▶ [WORK TASK] Copy out each line of the listing below that contains the word "fraction".
# # # #
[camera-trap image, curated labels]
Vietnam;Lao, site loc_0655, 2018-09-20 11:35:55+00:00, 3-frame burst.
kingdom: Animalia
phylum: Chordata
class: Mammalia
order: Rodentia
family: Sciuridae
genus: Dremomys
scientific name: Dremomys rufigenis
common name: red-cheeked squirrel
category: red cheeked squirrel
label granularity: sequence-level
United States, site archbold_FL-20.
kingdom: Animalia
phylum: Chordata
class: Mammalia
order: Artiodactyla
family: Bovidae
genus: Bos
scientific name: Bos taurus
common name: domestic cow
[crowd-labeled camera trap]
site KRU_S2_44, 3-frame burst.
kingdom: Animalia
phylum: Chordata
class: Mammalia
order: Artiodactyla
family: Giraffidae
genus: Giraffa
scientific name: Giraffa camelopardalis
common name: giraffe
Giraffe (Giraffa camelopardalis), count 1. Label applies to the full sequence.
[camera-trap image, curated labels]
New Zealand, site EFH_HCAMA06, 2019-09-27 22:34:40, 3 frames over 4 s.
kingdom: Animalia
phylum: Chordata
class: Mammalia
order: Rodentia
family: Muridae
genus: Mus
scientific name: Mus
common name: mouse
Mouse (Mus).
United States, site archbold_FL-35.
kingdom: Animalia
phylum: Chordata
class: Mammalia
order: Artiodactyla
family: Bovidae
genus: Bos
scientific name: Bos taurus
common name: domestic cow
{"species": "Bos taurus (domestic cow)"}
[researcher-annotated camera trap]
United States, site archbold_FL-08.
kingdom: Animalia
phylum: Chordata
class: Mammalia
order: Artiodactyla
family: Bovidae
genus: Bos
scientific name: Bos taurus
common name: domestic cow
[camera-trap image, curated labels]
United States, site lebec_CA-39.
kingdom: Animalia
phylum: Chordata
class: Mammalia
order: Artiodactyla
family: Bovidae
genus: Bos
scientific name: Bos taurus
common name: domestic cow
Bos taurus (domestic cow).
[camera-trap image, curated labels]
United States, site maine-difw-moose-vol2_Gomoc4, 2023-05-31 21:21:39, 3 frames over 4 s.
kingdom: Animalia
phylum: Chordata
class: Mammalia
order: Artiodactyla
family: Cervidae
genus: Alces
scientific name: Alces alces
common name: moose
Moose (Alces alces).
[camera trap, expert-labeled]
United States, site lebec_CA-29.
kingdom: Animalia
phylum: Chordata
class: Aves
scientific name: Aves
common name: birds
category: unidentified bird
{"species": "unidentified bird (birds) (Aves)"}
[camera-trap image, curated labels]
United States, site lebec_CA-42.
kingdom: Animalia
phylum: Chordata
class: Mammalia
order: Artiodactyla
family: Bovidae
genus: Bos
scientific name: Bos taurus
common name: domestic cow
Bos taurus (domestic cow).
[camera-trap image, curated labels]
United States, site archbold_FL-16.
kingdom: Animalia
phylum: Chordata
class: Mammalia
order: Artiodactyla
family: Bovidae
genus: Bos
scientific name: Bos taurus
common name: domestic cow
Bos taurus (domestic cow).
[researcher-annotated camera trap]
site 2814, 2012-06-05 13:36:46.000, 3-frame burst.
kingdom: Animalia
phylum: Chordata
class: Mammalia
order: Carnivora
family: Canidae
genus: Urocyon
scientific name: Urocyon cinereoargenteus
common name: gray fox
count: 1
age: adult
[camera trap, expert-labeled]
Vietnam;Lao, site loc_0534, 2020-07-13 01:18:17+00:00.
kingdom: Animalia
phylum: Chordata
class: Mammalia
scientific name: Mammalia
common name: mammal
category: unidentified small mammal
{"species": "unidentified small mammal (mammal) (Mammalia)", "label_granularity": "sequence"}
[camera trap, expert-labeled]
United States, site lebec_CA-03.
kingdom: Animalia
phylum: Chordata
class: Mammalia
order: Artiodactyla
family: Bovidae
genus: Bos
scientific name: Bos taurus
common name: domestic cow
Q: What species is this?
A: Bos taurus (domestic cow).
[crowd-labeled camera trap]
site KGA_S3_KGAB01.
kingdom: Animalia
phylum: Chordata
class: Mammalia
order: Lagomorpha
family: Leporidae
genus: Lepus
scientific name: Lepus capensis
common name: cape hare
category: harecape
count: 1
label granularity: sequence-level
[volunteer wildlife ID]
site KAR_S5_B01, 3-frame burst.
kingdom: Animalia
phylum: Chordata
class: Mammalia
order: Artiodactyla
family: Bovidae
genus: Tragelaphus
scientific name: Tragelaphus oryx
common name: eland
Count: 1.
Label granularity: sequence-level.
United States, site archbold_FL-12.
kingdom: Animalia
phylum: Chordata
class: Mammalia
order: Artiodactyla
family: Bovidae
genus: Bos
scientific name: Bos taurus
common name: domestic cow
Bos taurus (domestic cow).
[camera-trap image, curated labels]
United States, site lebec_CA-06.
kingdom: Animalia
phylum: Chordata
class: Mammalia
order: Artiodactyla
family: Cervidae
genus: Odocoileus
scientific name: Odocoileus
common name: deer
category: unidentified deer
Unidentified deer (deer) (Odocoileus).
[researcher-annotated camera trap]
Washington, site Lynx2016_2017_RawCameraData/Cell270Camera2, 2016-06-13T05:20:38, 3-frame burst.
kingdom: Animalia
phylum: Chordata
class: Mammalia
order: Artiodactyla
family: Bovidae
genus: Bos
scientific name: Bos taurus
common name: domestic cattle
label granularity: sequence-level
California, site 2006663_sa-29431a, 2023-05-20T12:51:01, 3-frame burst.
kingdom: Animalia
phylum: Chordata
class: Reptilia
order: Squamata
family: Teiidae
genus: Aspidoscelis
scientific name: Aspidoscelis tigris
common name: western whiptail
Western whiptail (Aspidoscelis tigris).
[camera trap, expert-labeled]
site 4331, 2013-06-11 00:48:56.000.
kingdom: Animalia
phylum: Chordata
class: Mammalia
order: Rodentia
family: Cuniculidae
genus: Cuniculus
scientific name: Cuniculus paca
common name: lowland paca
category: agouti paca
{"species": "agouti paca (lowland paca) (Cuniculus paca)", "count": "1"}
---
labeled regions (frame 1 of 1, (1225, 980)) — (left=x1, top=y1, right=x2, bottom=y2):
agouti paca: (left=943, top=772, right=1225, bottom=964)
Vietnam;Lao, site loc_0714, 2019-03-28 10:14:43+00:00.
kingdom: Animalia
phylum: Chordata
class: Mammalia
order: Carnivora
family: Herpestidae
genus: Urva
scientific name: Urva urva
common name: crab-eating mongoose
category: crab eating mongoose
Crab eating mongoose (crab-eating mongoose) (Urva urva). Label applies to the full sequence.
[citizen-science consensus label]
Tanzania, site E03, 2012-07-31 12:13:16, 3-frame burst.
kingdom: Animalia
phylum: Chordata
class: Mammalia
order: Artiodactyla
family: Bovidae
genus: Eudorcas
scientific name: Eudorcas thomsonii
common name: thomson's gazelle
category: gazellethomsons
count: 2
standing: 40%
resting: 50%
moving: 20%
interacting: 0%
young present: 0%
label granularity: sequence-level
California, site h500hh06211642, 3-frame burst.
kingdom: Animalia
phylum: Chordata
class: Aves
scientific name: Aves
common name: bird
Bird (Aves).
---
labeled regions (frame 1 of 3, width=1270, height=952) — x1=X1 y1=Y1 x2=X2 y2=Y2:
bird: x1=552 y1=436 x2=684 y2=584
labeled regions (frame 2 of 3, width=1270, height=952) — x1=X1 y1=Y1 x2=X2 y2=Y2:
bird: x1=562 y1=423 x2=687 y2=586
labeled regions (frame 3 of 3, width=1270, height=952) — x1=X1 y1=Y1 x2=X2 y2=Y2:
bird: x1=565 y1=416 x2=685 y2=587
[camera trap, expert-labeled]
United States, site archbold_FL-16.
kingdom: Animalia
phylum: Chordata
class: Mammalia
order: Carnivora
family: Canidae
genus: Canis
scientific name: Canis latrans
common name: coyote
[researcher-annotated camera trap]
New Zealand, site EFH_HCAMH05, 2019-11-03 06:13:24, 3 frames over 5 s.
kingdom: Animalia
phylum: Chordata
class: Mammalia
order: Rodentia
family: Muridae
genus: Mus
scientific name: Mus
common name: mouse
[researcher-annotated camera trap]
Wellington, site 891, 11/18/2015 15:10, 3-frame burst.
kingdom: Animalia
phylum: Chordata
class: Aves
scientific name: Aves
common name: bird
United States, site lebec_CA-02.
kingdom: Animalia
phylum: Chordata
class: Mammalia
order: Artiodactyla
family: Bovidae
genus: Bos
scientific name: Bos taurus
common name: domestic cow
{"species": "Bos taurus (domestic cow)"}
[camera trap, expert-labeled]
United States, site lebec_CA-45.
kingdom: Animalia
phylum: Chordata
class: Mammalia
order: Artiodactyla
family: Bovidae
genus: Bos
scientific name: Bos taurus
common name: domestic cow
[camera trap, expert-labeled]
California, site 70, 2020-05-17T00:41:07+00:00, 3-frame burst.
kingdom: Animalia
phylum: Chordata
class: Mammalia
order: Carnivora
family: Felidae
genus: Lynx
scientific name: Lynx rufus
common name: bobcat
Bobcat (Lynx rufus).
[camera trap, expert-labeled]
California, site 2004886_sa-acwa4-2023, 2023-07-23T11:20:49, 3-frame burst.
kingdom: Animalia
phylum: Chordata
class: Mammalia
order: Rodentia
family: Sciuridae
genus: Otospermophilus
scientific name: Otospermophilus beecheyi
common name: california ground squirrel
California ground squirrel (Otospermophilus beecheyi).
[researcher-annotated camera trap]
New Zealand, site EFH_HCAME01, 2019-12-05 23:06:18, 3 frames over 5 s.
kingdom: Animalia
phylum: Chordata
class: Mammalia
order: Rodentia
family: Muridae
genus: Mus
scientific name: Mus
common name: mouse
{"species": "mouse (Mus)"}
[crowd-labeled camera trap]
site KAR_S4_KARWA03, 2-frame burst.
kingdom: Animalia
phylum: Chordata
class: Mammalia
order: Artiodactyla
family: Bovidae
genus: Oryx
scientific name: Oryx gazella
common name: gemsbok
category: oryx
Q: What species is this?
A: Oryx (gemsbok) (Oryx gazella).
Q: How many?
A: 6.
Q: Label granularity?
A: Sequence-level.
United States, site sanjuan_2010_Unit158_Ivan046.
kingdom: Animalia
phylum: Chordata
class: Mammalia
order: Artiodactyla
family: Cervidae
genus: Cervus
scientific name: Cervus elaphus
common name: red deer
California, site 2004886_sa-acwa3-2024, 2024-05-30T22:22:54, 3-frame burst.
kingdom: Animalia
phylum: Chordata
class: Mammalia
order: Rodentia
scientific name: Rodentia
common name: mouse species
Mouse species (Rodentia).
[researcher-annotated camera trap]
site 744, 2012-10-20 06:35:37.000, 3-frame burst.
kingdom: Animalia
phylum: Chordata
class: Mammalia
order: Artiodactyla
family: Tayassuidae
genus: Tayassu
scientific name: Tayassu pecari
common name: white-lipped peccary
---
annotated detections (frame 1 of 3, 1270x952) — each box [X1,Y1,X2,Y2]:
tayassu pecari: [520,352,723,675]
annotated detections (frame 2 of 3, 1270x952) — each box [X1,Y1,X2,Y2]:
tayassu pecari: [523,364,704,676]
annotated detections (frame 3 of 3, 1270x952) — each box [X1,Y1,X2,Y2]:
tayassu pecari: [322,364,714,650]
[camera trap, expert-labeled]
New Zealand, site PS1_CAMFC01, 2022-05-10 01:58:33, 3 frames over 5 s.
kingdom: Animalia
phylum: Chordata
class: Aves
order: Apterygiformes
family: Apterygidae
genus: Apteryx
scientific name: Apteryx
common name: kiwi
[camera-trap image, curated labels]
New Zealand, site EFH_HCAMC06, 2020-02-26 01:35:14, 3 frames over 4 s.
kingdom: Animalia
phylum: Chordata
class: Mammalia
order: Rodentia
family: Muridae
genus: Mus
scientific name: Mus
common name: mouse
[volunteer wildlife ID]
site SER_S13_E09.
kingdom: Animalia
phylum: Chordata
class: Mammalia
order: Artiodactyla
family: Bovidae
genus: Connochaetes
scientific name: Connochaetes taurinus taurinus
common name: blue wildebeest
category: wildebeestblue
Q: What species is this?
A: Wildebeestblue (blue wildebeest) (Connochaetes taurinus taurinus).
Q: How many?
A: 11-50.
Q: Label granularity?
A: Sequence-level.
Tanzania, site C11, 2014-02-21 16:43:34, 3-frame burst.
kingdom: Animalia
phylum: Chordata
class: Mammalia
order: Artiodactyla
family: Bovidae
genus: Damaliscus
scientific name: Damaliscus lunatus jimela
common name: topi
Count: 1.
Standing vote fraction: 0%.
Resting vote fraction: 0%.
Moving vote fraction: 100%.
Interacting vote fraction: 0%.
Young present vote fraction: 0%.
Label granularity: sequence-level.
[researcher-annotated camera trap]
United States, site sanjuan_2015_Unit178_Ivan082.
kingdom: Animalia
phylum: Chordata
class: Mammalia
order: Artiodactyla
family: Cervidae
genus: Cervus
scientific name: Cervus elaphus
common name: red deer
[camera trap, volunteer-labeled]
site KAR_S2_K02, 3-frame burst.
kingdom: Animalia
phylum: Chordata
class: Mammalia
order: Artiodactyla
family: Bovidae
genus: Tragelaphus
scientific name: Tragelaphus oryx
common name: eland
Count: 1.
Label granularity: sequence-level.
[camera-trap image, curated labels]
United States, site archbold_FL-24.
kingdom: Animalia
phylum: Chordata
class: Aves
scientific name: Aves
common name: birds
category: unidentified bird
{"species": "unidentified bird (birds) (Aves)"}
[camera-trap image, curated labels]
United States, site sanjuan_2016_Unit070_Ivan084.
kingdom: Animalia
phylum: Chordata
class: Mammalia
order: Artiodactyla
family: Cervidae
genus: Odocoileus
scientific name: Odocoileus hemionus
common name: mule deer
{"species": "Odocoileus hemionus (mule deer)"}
# # # #
▶ [YOUR SOLUTION]
Standing vote fraction: 0%.
Resting vote fraction: 0%.
Moving vote fraction: 100%.
Interacting vote fraction: 0%.
Young present vote fraction: 0%.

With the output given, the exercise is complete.